* SOURCE DOCUMENT

□ □ □

Creatine supplementation improves glucose tolerance in healthy subjects.
Purposes: The aim was to investigate whether creatine supplementation has a beneficial effect on glycemic control of type 2 diabetic patients undergoing exercise training.
Methods: A 12-wk randomized, double-blind, placebo-controlled trial was performed. The patients were allocated to receive either creatine (CR) (5 g·d) or placebo (PL) and were enrolled in an exercise training program. The primary outcome was glycosylated hemoglobin (HbA1c). Secondary outcomes included the area under the curve of glucose, insulin, and C-peptide and insulin sensitivity indexes. Physical capacity, lipid profile, and GLUT-4 protein expression and translocation were also assessed.
Results: Twenty-five subjects were analyzed (CR: n=13; PL: n=12). HbA1c was significantly reduced in the creatine group when compared with the placebo group (CR: PRE=7.4 ± 0.7, POST=6.4 ± 0.4; PL: PRE=7.5 ± 0.6, POST=7.6 ± 0.7; P=0.004; difference=-1.1%, 95% confidence interval=-1.9% to -0.4%). The delta area under the curve of glucose concentration was significantly lower in the CR group than in the PL group (CR=-7790 ± 4600, PL=2008 ± 7614; P=0.05). The CR group also presented decreased glycemia at times 0, 30, and 60 min during a meal tolerance test and increased GLUT-4 translocation. Insulin and C-peptide concentrations, surrogates of insulin sensitivity, physical capacity, lipid profile, and adverse effects were comparable between the groups.
Conclusions: Creatine supplementation combined with an exercise program improves glycemic control in type 2 diabetic patients. The underlying mechanism seems to be related to an increase in GLUT-4 recruitment to the sarcolemma.

□ □ □

* EXTRACTED ENTRIES

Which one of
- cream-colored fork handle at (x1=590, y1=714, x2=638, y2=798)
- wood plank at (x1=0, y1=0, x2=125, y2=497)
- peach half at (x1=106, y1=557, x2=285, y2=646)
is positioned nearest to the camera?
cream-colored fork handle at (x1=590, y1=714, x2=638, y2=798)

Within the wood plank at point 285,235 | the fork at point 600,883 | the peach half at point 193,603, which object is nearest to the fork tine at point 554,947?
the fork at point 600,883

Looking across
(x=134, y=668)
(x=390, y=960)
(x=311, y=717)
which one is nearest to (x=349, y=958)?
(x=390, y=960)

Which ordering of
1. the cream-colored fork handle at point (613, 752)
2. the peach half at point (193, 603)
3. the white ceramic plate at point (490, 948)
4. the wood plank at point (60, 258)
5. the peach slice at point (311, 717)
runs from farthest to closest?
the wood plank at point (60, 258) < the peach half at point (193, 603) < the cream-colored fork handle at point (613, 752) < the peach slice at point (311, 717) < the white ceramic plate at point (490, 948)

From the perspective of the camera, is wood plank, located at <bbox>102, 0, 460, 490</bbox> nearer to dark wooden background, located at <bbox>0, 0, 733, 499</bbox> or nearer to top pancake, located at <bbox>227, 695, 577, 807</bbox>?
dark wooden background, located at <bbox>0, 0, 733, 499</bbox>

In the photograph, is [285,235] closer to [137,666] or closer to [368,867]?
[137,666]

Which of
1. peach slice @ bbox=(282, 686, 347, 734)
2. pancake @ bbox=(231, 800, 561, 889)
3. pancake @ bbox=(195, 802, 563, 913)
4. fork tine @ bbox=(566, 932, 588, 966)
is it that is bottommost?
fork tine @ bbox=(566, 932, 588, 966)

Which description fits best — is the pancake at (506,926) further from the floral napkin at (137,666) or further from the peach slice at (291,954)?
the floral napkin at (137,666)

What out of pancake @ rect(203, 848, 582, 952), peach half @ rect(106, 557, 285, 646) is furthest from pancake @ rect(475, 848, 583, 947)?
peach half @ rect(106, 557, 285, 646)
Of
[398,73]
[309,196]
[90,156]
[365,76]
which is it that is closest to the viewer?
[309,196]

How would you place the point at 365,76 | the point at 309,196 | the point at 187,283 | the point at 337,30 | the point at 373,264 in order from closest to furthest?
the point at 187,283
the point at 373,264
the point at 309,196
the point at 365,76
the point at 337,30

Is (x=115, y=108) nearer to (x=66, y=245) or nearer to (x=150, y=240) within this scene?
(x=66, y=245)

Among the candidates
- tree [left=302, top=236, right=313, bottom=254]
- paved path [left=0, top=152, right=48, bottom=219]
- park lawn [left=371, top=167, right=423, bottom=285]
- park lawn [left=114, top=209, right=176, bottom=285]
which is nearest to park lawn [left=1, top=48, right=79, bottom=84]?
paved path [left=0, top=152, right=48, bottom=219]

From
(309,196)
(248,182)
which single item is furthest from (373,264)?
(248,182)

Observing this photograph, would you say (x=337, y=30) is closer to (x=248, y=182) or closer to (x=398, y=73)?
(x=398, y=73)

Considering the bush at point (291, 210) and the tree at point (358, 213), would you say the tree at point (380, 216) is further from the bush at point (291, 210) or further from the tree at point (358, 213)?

□ □ □

* TO DO
Copy the creatine study abstract from "Purposes: The aim" through "undergoing exercise training.", renaming "glycemic control" to "blood glucose control" everywhere it appears in that stretch.

* ANSWER TO THE EXERCISE
Purposes: The aim was to investigate whether creatine supplementation has a beneficial effect on blood glucose control of type 2 diabetic patients undergoing exercise training.